Now here we have two dollars. Each says “one dollar.” One is a paper dollar and one is a silver dollar. The paper dollar will get you one quart of gasoline. The silver dollar will get you as much as 12 quarts of gasoline, but they both say “one dollar.” Isn’t a dollar a dollar anymore? The answer is no. It’s not. A silver dollar is worth at least 12 times more than the paper dollar, and of course that is changing dramatically as the paper dollar continues to lose its value.

It’s cause is inflation. It is NOT rising prices. Inflation is an increase in the quantity of currency, so then you should blame the counterfeiter, the government, or the government’s partner the Federal Reserve for flooding the nation with currency. That’s what inflation really is. Rising prices are the effect of inflation. Inflation is an increase in the quantity. You could say that about anything. If a fella found a beach covered with diamonds, and he started to spread the diamonds around the community the value of diamonds would go down.

If you give anybody the power to inflate, he will.

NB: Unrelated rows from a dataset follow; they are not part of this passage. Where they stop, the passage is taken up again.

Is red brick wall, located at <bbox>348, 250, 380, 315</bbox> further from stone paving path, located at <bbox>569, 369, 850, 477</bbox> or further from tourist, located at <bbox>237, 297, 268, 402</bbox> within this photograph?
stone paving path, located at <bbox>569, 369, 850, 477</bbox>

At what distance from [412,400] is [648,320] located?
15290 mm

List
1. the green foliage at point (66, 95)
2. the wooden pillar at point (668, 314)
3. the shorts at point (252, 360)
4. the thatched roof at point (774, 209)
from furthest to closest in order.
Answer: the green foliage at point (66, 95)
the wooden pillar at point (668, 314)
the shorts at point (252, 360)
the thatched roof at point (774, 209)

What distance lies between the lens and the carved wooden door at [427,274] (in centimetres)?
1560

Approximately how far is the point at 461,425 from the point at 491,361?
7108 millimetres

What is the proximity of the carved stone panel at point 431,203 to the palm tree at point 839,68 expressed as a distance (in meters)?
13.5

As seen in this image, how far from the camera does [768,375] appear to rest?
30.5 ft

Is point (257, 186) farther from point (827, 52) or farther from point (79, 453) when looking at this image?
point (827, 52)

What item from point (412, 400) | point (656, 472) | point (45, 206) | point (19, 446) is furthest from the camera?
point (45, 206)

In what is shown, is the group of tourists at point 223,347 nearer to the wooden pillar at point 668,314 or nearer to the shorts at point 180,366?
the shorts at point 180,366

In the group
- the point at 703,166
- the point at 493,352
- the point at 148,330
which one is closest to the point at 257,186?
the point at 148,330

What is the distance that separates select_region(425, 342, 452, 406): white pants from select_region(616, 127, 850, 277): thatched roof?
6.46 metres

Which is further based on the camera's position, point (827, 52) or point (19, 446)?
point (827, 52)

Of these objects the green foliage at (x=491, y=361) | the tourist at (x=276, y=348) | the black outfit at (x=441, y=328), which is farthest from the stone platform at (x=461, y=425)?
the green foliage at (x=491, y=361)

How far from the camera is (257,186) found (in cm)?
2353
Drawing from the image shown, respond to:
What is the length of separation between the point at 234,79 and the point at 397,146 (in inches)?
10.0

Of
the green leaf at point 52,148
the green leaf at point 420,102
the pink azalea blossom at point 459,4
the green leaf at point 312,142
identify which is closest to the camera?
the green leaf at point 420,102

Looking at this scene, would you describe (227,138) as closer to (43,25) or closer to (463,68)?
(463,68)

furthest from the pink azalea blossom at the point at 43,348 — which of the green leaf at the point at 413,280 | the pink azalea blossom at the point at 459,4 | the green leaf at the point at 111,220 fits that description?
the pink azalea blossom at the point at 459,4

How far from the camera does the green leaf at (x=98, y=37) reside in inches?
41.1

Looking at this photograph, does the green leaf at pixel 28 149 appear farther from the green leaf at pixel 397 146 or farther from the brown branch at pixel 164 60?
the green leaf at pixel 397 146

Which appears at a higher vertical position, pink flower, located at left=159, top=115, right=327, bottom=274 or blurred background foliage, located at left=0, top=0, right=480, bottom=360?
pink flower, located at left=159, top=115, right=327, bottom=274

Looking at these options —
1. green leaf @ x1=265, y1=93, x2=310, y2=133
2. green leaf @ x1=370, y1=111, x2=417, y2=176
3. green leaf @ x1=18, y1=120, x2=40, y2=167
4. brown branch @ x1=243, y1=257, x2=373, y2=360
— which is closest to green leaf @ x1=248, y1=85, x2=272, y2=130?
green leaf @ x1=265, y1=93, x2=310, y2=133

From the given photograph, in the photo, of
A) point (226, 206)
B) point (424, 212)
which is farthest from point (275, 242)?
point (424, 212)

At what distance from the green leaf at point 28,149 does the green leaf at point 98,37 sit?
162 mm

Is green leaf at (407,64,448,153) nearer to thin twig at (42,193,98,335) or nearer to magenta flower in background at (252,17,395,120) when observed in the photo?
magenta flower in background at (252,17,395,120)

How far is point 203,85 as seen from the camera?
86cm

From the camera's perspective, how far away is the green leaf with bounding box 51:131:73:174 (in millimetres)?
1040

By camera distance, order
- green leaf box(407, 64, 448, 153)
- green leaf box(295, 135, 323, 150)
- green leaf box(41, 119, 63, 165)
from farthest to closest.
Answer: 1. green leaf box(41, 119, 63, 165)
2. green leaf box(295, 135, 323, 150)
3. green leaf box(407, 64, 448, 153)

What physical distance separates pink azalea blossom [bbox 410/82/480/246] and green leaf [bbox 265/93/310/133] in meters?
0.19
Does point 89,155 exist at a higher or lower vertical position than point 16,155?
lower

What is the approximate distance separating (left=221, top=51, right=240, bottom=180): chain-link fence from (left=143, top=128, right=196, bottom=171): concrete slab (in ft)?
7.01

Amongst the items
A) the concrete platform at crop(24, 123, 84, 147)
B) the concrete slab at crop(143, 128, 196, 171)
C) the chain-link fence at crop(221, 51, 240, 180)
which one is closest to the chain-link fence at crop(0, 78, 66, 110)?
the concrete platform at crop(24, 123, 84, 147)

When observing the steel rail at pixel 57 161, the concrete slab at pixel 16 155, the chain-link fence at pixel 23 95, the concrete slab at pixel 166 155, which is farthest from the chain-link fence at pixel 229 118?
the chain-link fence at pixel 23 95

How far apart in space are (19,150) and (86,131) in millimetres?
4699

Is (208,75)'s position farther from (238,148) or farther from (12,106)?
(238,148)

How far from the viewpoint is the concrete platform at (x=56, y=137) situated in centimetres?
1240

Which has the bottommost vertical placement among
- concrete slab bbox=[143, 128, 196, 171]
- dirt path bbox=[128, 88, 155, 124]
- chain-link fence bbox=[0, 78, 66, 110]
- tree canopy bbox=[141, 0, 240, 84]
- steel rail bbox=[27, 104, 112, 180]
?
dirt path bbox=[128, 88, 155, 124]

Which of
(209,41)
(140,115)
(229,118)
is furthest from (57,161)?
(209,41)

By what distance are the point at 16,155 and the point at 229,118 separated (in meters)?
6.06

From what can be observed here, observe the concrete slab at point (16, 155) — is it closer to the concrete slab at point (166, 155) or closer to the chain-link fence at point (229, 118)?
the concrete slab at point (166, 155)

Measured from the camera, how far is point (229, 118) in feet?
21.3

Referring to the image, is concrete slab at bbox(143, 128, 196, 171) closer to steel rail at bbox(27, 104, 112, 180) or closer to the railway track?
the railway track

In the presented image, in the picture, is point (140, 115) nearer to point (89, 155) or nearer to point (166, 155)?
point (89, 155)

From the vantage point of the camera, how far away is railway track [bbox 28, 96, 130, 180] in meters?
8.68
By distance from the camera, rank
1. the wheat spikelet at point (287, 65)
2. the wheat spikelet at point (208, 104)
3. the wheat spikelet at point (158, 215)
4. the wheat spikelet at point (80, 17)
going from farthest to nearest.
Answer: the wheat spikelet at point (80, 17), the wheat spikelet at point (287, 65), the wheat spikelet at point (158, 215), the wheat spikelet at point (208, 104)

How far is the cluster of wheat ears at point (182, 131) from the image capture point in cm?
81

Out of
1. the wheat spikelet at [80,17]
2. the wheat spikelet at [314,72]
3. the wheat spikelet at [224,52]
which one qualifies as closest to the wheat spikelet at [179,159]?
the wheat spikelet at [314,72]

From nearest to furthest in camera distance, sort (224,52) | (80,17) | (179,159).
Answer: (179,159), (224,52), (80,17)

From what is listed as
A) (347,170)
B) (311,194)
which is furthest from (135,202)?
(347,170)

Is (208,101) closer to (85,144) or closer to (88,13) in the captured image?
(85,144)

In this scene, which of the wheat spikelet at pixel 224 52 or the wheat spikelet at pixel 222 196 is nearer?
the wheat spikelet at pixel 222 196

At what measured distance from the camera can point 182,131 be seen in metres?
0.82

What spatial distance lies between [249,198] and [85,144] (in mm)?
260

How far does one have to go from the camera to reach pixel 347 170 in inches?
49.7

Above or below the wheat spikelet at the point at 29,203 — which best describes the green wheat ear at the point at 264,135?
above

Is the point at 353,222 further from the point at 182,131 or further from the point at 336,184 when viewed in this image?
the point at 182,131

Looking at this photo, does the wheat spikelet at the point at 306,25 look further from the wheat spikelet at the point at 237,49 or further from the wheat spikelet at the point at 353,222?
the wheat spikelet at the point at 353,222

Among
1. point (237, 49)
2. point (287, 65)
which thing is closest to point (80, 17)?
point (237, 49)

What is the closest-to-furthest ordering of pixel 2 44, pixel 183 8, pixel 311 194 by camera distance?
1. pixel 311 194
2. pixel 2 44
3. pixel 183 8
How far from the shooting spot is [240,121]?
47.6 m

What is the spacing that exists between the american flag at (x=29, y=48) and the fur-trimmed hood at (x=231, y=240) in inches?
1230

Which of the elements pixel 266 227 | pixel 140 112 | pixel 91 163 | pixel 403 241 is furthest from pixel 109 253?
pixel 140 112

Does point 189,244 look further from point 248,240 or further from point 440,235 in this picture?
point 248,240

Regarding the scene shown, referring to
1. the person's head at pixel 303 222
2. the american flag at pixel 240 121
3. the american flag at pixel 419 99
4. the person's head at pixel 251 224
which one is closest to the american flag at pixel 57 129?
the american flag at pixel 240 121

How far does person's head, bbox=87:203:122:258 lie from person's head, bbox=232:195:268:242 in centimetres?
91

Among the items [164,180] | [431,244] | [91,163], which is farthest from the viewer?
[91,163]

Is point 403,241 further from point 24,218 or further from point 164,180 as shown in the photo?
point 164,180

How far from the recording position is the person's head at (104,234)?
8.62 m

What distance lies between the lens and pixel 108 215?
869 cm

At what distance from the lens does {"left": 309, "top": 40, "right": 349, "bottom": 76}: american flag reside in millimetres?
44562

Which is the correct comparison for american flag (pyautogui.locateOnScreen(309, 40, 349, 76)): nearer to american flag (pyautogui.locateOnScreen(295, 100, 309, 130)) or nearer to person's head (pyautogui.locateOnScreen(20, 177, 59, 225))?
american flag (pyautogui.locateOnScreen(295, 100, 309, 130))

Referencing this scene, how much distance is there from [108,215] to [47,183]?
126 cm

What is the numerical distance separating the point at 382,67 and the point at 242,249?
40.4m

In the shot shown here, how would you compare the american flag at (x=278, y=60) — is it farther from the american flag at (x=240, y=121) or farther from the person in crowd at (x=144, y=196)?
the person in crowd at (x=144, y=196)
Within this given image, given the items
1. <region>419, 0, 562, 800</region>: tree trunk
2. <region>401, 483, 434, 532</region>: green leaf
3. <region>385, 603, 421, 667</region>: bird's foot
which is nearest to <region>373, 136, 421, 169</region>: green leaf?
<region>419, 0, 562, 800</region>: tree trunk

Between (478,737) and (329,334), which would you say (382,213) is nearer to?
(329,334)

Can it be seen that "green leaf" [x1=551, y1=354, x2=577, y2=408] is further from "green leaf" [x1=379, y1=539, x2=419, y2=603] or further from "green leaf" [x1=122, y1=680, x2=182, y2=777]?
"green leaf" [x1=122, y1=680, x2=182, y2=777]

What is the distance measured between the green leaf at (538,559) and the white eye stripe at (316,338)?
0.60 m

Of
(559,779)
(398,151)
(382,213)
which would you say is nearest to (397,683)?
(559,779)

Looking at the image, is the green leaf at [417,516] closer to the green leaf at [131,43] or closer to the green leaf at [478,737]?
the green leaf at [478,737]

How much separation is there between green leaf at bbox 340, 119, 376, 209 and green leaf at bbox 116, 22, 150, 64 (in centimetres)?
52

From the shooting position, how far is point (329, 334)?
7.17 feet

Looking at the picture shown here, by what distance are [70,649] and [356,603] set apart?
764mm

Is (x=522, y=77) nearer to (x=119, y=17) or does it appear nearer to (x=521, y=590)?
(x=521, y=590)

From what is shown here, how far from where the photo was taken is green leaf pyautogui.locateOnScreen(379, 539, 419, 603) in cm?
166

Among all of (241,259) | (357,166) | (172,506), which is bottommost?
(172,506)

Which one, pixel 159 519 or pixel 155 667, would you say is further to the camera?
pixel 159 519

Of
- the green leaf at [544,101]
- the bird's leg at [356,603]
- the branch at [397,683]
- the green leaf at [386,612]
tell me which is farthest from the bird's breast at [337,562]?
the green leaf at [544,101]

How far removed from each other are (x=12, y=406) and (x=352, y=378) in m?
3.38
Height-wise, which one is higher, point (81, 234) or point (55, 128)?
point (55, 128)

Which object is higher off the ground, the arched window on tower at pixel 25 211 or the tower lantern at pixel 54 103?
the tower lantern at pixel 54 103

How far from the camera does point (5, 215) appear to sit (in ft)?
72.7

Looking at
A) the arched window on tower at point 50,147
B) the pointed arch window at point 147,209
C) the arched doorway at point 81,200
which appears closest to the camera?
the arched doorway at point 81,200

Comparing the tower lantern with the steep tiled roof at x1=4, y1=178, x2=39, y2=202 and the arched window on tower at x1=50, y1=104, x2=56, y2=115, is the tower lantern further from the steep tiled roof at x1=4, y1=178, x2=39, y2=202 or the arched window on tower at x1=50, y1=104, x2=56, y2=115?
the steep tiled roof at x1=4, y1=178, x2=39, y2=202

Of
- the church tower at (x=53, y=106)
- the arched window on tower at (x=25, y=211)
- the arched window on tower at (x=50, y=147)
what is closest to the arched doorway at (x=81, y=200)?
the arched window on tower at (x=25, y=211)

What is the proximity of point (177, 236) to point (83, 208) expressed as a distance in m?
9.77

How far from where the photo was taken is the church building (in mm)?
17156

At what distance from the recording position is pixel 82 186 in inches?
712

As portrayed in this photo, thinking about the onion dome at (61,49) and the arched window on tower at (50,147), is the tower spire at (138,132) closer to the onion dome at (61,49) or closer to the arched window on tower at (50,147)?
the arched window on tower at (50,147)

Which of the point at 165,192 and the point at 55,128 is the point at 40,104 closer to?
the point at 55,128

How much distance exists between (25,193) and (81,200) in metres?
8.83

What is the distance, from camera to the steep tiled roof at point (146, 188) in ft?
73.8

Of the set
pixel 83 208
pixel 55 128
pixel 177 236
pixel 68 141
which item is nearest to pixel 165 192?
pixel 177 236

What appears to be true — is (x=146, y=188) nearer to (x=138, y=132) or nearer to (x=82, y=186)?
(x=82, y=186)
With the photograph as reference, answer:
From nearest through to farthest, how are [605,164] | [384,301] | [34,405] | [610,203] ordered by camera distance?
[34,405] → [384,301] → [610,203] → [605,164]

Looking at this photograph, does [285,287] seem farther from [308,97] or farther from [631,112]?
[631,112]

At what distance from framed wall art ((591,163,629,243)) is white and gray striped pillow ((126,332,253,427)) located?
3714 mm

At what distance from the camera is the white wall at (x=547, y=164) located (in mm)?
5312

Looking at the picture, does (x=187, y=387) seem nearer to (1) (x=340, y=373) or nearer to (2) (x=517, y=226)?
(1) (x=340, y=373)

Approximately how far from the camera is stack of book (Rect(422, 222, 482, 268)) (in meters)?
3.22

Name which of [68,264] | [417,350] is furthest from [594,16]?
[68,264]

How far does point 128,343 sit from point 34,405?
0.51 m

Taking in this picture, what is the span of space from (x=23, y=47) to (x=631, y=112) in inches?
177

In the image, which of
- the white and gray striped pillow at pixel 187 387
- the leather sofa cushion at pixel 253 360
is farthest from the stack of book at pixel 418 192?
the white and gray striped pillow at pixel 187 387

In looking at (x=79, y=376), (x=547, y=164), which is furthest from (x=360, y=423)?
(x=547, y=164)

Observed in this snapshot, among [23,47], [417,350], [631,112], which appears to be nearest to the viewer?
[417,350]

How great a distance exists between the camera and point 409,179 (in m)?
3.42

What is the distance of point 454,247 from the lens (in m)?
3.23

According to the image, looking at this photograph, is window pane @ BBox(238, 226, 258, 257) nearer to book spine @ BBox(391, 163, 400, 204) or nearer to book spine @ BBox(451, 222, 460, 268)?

Now if you go to a dictionary today you will probably not get a decent definition; they will equate it with rising prices. In 1957 this dictionary had it correct. It said, “Inflation: An increase in the amount of currency in circulation, resulting in a relatively sharp and sudden fall in its value and a rise in prices.” Note: resulting in rising prices.

There are two aspects of inflation that are important. The first is thievery. John Maynard Keynes, a famous British socialist, wrote a book in 1920 and in it he hit the nail on the head. He said, “By a continuous process of inflation, governments can confiscate, secretly and unobserved, an important part of the wealth of their citizens.” How does that happen? Well, let’s give an example. We’ll say that a man in 1945 inherited $10,000. He could have bought a home in 1945 for his $10,000. He didn’t. He put it in the bottom drawer and then 50 years later he found out he couldn’t even put a down payment on a home. So, what happened to the value of his money? It was confiscated, secretly and unobserved by the government and its partner the Federal Reserve.